DIRECTIONS FOR THIS TASK — Locate each line in the listing below that contains the string "Returning", and copy those lines out in full.

══ EXERCISE INPUT ══

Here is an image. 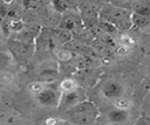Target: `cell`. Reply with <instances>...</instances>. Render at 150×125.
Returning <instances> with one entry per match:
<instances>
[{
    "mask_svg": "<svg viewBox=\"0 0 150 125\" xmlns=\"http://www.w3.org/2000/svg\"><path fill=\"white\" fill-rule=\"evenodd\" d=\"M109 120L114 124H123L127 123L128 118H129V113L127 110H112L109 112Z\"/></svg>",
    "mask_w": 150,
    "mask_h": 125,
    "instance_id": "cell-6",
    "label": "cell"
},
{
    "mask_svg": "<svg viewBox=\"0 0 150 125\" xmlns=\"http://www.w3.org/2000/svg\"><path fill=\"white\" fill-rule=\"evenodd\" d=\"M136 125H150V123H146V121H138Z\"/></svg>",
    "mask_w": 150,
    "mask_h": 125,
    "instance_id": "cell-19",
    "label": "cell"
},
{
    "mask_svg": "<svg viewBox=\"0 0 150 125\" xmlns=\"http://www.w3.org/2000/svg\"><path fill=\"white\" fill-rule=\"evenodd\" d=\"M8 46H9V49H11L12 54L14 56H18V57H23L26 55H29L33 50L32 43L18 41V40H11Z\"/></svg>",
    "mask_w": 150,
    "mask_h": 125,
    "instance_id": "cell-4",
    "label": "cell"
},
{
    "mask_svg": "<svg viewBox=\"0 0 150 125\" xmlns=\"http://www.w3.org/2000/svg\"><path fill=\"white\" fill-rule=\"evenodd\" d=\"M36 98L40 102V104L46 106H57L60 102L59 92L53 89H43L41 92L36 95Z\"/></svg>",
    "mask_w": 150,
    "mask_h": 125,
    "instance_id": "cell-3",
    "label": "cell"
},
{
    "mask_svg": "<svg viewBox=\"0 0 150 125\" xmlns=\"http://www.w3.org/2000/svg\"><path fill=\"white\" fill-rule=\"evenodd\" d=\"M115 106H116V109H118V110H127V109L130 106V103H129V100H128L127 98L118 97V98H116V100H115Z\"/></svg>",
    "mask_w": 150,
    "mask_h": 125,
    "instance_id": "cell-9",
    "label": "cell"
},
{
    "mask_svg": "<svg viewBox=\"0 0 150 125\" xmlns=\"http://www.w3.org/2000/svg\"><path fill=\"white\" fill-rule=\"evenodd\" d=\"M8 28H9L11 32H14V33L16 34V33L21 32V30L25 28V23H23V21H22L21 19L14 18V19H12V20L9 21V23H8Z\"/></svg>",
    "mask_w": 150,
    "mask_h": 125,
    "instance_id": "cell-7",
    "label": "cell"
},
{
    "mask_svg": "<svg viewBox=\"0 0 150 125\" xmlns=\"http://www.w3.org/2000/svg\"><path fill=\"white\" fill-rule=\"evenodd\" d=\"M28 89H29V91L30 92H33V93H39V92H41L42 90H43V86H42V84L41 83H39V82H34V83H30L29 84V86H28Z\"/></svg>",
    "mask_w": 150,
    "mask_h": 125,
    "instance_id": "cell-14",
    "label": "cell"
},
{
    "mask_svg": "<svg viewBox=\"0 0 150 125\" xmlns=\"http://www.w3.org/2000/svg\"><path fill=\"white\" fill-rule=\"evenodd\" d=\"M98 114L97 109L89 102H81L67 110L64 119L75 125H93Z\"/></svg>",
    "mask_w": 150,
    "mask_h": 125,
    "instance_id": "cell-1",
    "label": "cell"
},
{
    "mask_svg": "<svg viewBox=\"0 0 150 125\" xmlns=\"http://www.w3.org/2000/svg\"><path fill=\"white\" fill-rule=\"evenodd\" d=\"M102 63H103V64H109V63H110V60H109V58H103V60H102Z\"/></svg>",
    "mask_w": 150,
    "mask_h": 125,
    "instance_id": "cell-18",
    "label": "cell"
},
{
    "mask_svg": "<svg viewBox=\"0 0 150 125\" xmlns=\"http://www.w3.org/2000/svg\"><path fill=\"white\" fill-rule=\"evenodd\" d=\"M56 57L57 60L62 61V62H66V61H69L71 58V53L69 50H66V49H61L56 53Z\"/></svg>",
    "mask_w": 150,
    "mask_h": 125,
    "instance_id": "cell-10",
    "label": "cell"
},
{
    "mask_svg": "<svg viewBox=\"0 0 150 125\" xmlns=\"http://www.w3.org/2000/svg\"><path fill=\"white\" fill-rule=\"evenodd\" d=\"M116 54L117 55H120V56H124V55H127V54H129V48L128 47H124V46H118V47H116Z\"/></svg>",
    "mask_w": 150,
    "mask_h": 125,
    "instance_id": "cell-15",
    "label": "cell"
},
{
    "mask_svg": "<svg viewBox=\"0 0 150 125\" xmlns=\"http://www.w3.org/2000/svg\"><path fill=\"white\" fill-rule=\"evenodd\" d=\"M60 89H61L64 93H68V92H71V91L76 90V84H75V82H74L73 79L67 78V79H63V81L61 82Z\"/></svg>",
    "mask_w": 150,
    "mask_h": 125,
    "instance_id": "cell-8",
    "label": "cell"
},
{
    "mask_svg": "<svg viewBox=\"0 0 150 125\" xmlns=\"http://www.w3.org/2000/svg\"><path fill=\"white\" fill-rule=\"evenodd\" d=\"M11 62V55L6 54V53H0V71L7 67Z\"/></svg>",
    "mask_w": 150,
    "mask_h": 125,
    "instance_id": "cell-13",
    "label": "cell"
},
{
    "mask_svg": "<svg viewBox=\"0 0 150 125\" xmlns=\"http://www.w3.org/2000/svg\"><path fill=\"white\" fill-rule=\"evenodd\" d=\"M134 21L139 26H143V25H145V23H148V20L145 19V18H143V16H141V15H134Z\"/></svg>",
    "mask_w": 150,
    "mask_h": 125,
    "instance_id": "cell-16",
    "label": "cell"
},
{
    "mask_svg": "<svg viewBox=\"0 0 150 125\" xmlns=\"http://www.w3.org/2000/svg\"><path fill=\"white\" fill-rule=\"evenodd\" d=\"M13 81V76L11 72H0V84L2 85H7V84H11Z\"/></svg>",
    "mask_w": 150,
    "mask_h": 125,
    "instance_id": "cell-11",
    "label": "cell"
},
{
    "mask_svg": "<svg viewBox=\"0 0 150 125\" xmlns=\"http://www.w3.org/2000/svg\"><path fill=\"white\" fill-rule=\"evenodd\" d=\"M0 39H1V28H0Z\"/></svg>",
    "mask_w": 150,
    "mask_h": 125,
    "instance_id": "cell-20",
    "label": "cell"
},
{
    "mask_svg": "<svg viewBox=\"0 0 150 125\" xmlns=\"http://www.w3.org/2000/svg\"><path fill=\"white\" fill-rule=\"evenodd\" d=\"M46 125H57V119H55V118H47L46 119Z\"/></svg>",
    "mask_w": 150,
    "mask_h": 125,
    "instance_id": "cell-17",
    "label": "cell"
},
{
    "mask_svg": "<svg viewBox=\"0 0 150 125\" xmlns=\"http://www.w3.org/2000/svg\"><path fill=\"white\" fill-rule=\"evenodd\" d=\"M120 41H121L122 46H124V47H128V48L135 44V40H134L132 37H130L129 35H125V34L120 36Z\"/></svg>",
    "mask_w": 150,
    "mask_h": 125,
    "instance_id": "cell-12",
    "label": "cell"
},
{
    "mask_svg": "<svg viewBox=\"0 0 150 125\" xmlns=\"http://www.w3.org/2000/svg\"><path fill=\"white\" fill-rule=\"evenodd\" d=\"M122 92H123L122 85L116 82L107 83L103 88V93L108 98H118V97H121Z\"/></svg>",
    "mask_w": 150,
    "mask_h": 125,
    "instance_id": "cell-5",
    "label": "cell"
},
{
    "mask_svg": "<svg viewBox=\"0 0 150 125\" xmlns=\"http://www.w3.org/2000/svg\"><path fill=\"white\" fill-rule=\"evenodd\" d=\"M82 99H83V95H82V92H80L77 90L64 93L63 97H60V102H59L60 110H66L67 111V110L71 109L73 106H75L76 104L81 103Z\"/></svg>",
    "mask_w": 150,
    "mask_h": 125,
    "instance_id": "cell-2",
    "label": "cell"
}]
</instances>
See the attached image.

═══
══ EXERCISE INPUT ══

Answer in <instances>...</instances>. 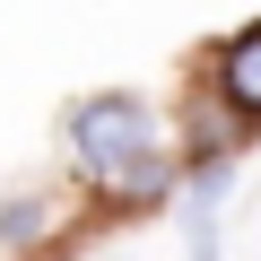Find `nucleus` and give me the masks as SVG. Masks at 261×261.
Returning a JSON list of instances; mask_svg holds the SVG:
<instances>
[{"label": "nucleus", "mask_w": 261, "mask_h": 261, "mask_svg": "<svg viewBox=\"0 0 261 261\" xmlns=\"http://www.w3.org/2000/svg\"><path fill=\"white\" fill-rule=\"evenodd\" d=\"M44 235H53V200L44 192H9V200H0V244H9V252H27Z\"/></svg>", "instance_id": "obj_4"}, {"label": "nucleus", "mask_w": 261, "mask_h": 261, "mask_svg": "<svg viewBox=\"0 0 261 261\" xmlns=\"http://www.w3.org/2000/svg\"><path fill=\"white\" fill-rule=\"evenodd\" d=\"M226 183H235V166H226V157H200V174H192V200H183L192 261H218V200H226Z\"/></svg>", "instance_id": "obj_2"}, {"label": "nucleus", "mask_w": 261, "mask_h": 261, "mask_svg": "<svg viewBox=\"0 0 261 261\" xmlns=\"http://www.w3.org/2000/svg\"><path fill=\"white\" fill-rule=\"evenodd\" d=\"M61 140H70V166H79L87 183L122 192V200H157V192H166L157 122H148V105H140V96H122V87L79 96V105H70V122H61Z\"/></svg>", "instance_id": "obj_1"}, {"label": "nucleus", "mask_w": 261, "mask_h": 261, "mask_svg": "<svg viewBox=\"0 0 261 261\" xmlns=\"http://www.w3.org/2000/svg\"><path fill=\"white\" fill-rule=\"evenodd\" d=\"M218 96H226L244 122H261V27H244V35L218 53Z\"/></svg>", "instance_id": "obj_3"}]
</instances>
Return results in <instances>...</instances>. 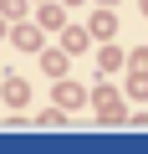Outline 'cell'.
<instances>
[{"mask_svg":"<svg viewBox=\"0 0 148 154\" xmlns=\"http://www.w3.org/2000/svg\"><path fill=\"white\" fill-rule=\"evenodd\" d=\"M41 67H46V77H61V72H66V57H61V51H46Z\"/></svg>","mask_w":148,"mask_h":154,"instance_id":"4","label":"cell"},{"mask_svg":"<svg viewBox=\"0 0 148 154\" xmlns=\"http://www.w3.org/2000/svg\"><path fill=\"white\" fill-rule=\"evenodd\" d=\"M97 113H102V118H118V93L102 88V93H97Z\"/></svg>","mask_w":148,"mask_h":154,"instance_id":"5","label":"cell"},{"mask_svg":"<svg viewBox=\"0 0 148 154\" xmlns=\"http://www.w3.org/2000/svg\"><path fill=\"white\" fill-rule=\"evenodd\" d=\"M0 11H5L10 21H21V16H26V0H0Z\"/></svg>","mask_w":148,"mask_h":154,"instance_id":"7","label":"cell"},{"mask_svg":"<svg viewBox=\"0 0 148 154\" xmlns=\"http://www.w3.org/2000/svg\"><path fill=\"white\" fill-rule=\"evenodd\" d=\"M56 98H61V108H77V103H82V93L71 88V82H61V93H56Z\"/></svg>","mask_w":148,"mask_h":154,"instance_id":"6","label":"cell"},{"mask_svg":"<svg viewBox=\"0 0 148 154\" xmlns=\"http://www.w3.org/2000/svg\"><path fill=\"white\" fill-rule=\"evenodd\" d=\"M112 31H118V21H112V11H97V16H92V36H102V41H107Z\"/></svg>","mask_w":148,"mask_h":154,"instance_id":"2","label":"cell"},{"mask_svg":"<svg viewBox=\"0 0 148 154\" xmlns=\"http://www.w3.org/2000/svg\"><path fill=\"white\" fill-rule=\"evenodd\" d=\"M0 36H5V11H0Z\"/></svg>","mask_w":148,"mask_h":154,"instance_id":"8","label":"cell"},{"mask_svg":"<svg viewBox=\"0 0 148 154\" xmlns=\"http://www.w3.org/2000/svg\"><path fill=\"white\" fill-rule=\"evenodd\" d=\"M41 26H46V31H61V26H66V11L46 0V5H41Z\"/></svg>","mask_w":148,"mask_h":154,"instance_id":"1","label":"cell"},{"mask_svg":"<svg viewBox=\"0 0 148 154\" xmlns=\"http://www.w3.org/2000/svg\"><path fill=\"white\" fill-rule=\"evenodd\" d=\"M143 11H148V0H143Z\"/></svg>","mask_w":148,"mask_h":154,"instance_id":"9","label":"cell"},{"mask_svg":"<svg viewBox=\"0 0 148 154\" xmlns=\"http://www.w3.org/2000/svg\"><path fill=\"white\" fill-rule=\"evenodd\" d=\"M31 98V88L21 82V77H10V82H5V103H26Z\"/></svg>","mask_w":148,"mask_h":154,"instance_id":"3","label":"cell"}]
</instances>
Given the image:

═══

OUTPUT FOR THIS EXERCISE —
Returning <instances> with one entry per match:
Returning a JSON list of instances; mask_svg holds the SVG:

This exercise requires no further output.